# Mediaset Premium: ecco i nuovi prezzi in netto aumento.



## Il Re dell'Est (1 Luglio 2015)

Com'era ampiamente prevedibile, l'acquisto dell'esclusiva della CL ha portato ad un notevole aumento dei prezzi di listino per i pacchetti Mediaset Premium. Eccoli in dettaglio: 

*Le offerte si riferiscono ai nuovi abbonamenti a partire da oggi. Per i vecchi abbonati i prezzi resteranno bloccati almeno fino a gennaio. In ogni caso, quando gli aumenti toccheranno anche i vecchi abbonati, quest'ultimi riceveranno una lettera che li avviserà dell'accaduto. Ed a quel punto potranno recedere dal contratto senza penali.*

Nuovo listino Mediaset Premium:

1) Serie&Doc + Cinema + Infinity + Smart Cam + HD + PLAY: *19,00€/mese per 12 mesi (2 mesi di Calcio & Sport inclusi), dopo 26,00€/mese**

2) Serie&Doc + Calcio&Sport + Smart Cam + HD + PLAY: *36,00€/mese (2 mesi di Cinema + Infinity inclusi)***

3) Serie&Doc + Cinema + Infinity + Calcio&Sport + Smart Cam + HD + PLAY: *26,00€/mese per 6 mesi, dopo 42,00€/mese*

La Smart Cam, in comodato d'uso, trasforma la TV in una Smart TV. Arriverà automaticamente ai nuovi abbonati. Invece i vecchi abbonati dovranno richiederla esplicitamente. A seconda del pacchetto scelto in HD sono presenti i canali: Premium Cinema HD, Premium Cinema 2 HD, Premium Action HD, Premium Crime HD, Premium Calcio HD e Premium Sport HD (fruibili se dotati di Smart Cam, Cam o Decoder HD).

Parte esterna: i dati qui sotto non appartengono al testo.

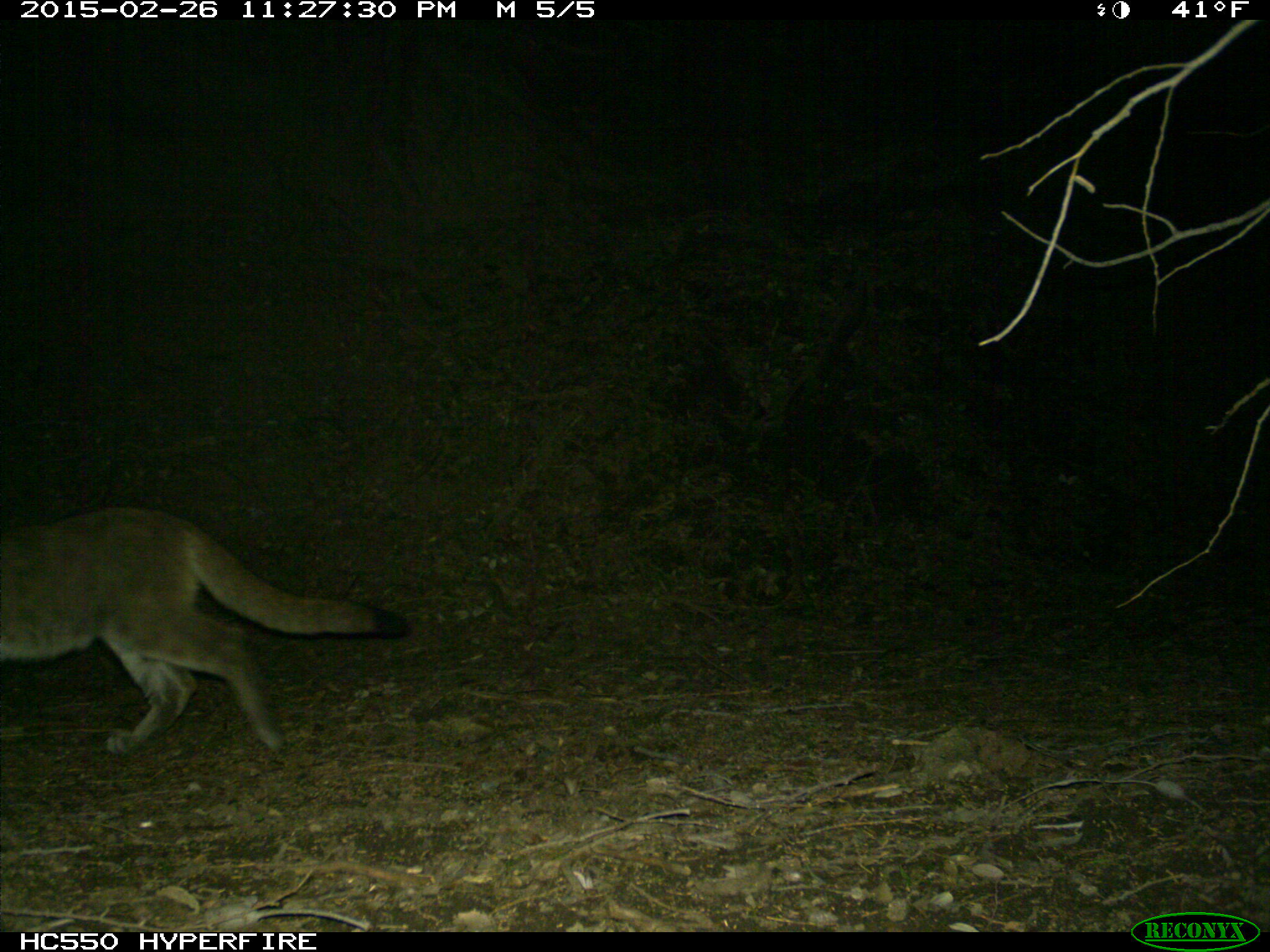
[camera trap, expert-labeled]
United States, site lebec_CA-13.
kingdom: Animalia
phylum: Chordata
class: Mammalia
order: Carnivora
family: Felidae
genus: Puma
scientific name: Puma concolor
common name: mountain lion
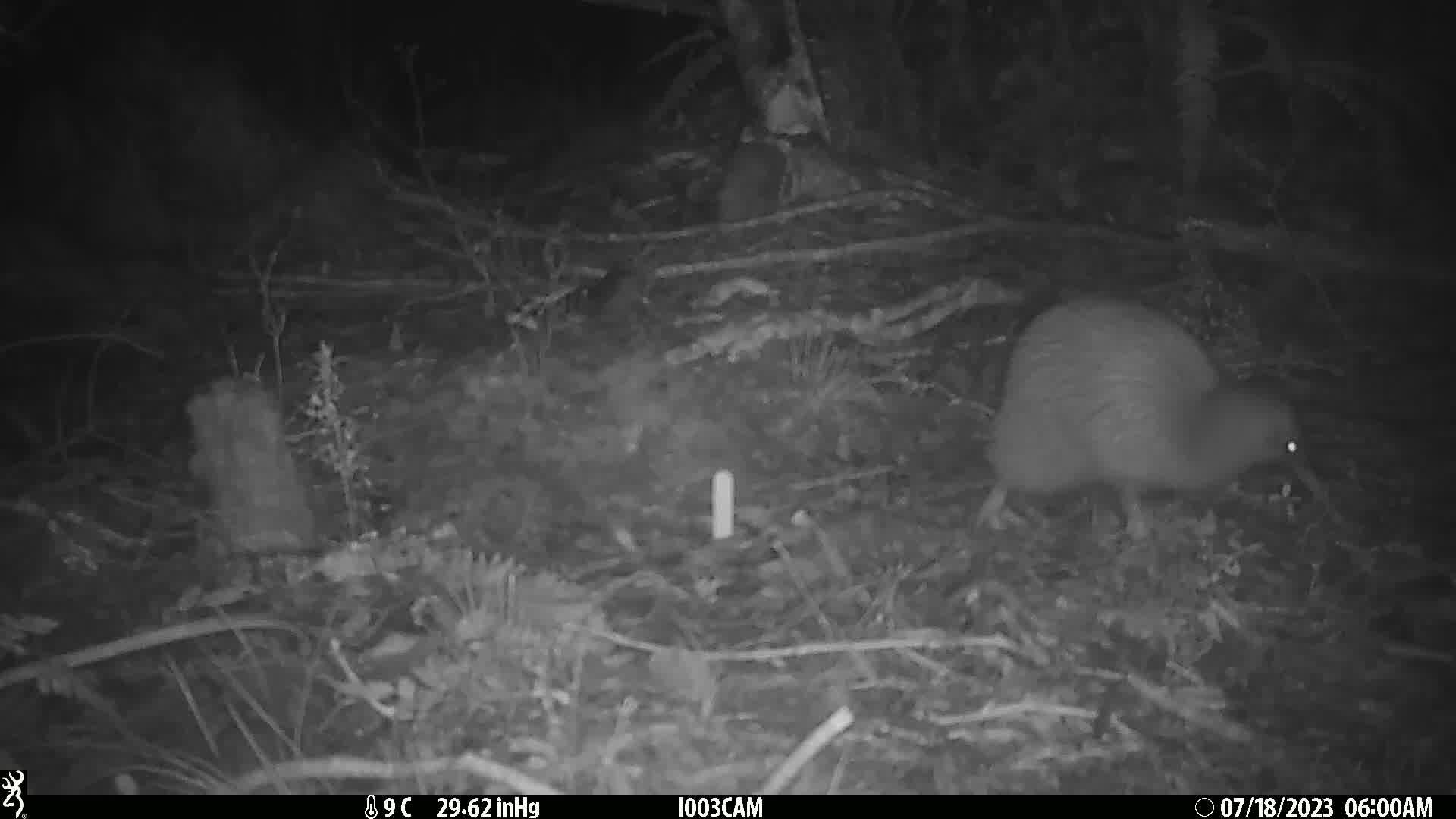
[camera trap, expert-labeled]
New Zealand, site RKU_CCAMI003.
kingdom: Animalia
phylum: Chordata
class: Aves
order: Apterygiformes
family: Apterygidae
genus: Apteryx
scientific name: Apteryx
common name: kiwi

In caso di recesso nel 1° anno dall’attivazione è previsto un costo operatore pari ad 11,10€, oltre al recupero di tutti gli sconti promozionali fruiti. Il costo della restituzione della SMART CAM è a carico del cliente sino ad un massimo di 20€.

*La situazione attuale dei Diritti TV è questa:*  http://www.milanworld.net/diritti-...b-e-premier-league-la-situazione-vt27986.html


----------



## Aragorn (1 Luglio 2015)

In pratica il cliente calciofilo pagherà di più per un servizio inferiore a quello dell'anno precedente, molto conveniente


----------



## Il Re dell'Est (1 Luglio 2015)

Aragorn ha scritto:


> In pratica il cliente calciofilo pagherà di più per un servizio inferiore a quello dell'anno precedente, molto conveniente



4 squadre in meno in campionato (ma le 8 più importanti ci sono ed anche la Diretta Goal su tutti i campi), però in più c'è la CL in esclusiva. Per me non è affatto un servizio inferiore rispetto allo scorso anno, anzi. 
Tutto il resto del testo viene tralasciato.